Sano se horrorizó al darse cuenta de que el Fantasma había acechado al caballero Matsudaira mientras él peinaba las calles colindantes al Pabellón de Jade en su busca.

– ¿Dónde lo visteis exactamente?

– En la avenida principal.

– ¿Hablasteis con él?

– No. Lo saludé, pero él no me vio. Luego se alejó.

– Supongo que no visteis adonde iba -preguntó Sano. Un simple avistamiento no lo acercaba en nada a la captura del Fantasma. Kobori podría haber llegado a cualquier parte de la ciudad en el medio día transcurrido desde que Nakai lo viera.

El capitán alzó un dedo, radiante.

– Pues sí que lo sé. Quería recordar de dónde lo conocía, y pensé que un vistazo más de cerca tal vez me refrescara la memoria. De modo que lo seguí. Fue a una casa, y lo recibió una chica.

Sano se llevó una nueva impresión al asimilar lo que Nakai había visto: el Fantasma escondiéndose en su guarida, y sin duda la chica tenía que ser Yugao. El vagabundeo sin rumbo de un hombre descontento por la ciudad había cosechado mejores resultados que muchas pesquisas concentradas y diligentes. Sacudió la cabeza, maravillado por las misteriosas permutaciones del destino. ¡Su principal sospechoso original le proporcionaba la pista que lo conduciría al asesino! Increíble.

– ¿Dónde está esa casa? -preguntó, desbordante de emoción ante la perspectiva de capturar a Kobori.

Nakai empezó a responder, pero se interrumpió. Los ojos le centellearon de astucia al comprender que poseía una información vital para Sano.

– Si os lo digo, tendréis que ofrecerme algo a cambio. Quiero un ascenso al grado de coronel y un estipendio que duplique el actual. -Se le hinchó el pecho con impetuosa y codiciosa exuberancia-. Y quiero un puesto a vuestro servicio.

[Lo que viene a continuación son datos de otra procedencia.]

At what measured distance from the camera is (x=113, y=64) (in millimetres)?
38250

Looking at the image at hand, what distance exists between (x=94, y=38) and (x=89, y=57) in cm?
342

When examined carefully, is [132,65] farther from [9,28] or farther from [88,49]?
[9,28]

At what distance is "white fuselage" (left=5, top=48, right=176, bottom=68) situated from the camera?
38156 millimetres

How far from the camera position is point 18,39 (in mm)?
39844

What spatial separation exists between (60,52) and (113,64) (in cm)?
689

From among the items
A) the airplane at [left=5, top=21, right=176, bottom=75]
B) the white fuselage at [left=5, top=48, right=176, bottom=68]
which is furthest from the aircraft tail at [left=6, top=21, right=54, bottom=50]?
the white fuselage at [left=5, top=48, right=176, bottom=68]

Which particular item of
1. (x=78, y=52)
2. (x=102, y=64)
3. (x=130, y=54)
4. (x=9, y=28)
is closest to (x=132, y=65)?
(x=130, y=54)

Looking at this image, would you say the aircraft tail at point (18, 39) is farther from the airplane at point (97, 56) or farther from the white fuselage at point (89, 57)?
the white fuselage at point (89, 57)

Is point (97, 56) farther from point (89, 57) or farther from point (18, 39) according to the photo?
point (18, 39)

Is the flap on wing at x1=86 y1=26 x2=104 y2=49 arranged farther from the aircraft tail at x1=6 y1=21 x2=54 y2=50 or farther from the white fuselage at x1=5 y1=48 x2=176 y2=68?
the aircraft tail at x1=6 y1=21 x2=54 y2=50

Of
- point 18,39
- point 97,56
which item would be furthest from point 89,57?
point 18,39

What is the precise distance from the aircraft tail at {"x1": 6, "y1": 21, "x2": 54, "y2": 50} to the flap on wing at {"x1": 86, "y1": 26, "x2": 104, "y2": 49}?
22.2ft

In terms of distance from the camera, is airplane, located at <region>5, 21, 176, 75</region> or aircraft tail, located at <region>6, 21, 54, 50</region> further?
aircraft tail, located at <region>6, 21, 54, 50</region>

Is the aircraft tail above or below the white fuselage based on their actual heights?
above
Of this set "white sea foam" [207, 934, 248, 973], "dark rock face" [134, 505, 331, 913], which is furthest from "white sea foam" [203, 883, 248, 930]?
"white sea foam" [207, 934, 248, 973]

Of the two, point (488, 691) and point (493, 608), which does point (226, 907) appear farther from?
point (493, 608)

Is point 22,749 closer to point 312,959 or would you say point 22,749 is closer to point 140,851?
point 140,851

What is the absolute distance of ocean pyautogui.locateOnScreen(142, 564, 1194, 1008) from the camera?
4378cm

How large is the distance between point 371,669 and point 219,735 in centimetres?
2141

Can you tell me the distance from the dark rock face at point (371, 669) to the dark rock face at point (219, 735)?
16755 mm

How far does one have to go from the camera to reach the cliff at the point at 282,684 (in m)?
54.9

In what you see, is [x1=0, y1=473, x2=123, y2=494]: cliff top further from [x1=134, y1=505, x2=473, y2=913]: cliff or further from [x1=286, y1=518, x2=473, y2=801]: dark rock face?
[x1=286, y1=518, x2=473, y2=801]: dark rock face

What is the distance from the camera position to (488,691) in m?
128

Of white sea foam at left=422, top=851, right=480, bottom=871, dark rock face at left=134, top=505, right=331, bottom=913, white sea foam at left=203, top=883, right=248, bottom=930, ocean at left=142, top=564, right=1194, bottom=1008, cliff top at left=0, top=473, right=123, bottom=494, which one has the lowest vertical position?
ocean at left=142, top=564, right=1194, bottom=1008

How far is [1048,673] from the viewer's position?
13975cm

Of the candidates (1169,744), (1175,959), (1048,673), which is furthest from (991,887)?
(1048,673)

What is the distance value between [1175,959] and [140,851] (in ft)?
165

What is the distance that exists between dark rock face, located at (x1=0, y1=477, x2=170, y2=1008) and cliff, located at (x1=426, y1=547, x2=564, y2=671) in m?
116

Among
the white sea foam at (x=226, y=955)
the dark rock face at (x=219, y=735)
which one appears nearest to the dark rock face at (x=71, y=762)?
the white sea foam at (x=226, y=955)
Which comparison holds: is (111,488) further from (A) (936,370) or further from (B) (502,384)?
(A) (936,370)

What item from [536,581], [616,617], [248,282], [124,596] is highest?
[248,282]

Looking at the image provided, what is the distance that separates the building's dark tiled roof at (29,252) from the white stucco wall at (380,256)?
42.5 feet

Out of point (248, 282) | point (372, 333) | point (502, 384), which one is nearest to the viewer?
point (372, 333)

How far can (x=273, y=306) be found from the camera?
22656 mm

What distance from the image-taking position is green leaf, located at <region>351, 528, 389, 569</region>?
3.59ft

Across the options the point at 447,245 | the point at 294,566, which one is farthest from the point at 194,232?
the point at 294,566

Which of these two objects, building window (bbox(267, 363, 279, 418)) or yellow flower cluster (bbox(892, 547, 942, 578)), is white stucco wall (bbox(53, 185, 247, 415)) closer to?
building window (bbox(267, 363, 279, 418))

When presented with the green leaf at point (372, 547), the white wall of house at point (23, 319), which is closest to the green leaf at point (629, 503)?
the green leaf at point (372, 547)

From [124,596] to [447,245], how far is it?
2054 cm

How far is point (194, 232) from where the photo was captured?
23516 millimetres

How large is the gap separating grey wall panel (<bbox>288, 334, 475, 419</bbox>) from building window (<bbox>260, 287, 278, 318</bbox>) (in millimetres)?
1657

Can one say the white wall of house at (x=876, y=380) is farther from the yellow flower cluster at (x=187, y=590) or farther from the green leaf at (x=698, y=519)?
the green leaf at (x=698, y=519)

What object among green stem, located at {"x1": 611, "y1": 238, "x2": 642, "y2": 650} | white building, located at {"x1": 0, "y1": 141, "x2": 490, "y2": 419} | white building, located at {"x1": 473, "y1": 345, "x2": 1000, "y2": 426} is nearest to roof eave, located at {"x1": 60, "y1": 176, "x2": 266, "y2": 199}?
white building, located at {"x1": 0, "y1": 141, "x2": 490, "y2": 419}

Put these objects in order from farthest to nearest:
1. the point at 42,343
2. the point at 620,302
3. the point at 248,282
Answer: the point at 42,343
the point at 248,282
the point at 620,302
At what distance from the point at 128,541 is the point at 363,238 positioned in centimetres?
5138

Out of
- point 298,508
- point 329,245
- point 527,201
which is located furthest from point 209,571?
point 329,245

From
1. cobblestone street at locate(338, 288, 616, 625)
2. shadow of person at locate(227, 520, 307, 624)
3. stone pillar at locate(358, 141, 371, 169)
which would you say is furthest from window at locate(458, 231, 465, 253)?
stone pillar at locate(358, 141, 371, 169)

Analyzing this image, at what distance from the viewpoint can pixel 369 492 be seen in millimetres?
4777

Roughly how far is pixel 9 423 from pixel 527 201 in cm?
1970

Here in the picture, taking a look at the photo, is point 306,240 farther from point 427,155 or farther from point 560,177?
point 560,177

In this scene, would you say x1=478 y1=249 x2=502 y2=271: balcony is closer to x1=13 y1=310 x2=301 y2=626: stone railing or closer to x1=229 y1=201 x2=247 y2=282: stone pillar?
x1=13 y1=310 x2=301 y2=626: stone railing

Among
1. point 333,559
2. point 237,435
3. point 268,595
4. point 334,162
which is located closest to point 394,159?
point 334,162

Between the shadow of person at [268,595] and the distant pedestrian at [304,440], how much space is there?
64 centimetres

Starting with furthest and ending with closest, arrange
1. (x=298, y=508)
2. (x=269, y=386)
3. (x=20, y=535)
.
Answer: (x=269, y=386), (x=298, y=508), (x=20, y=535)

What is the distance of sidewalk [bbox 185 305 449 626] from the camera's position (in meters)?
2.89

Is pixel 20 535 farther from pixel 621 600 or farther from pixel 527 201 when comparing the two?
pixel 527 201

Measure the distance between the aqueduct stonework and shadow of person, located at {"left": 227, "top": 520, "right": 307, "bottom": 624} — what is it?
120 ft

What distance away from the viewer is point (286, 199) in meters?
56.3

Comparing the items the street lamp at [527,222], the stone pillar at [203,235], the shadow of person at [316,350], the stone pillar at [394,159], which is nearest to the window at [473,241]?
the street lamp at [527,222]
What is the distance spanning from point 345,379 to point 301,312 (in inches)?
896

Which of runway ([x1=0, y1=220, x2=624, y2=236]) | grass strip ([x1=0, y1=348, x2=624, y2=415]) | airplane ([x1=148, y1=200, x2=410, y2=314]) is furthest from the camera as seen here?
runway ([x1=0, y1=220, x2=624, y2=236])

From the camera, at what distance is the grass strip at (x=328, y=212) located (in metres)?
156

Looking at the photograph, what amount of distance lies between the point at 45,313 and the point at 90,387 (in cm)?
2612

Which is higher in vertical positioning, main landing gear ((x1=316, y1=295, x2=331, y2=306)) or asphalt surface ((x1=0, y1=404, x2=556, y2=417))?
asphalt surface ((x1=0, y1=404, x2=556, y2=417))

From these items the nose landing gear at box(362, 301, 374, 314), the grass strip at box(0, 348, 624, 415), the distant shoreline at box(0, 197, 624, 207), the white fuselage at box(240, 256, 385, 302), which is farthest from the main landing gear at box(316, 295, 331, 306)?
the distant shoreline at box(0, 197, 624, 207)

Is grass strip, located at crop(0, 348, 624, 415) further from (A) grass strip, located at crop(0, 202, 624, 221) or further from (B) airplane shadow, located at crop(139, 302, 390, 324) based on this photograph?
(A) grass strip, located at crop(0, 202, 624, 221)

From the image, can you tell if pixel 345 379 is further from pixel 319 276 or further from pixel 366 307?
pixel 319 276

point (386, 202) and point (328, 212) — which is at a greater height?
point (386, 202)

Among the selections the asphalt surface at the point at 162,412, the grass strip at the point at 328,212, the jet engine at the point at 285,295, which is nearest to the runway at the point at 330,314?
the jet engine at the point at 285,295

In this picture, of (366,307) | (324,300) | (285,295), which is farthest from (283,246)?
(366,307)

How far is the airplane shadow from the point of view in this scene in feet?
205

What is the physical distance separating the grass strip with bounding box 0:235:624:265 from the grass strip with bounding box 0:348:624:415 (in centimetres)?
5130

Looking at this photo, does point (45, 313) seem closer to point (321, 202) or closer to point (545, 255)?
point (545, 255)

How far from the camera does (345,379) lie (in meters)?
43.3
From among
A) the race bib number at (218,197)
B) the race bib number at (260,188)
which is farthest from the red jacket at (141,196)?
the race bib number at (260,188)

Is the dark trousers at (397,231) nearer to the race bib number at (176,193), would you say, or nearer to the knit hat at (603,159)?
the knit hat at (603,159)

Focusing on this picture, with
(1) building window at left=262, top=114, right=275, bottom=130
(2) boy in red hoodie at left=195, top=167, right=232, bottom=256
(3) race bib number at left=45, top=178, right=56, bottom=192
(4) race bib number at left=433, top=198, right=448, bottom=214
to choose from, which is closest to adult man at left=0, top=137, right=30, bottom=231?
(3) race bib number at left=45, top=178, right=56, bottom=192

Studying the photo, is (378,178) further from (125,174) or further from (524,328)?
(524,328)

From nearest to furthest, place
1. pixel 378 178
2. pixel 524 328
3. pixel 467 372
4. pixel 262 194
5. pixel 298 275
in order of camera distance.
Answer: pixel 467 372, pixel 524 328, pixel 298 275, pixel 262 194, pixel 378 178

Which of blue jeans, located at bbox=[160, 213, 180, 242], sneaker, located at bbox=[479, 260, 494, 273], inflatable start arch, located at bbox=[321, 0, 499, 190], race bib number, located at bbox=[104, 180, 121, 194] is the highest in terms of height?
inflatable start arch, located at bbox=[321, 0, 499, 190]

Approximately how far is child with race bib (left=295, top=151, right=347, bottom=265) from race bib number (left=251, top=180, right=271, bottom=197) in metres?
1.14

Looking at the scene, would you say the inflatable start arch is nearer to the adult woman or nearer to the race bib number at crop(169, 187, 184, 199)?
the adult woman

Marume y Fukida estallaron en risas incrédulas y desdeñosas.

– Tenéis mucha desfachatez -dijo Marume.

– Debería avergonzaros pretender favores del chambelán -añadio Fukida.

A Sano también lo molestó la falta de tacto de Nakai, pero necesitaba la información desesperadamente y además le debía un favor. Aunque el capitán tuviera sus fallos de carácter, Sano no le negaría un puesto de vasallo. Había cosas mucho peores que un hombre capaz de matar a cuarenta y ocho enemigos en una batalla.

– Muy bien -dijo-. Te conseguiré ese ascenso y te aumentaré el estipendio cuando tenga tiempo. Sin embargo, desde este preciso instante quedas a mis órdenes, y te ordeno que me digas dónde está esa casa.

– Gracias, honorable chambelán. -Jadeante y extasiado, Nakaí hizo una reverencia. No reparó en las miradas torvas que le dedicaron Marume y Fukida. Miró a Sano con una combinación de afán posesivo, reverencia y anhelo de complacer-. Puedo hacer algo mejor que deciros dónde se esconde el Fantasma. Os llevaré en persona.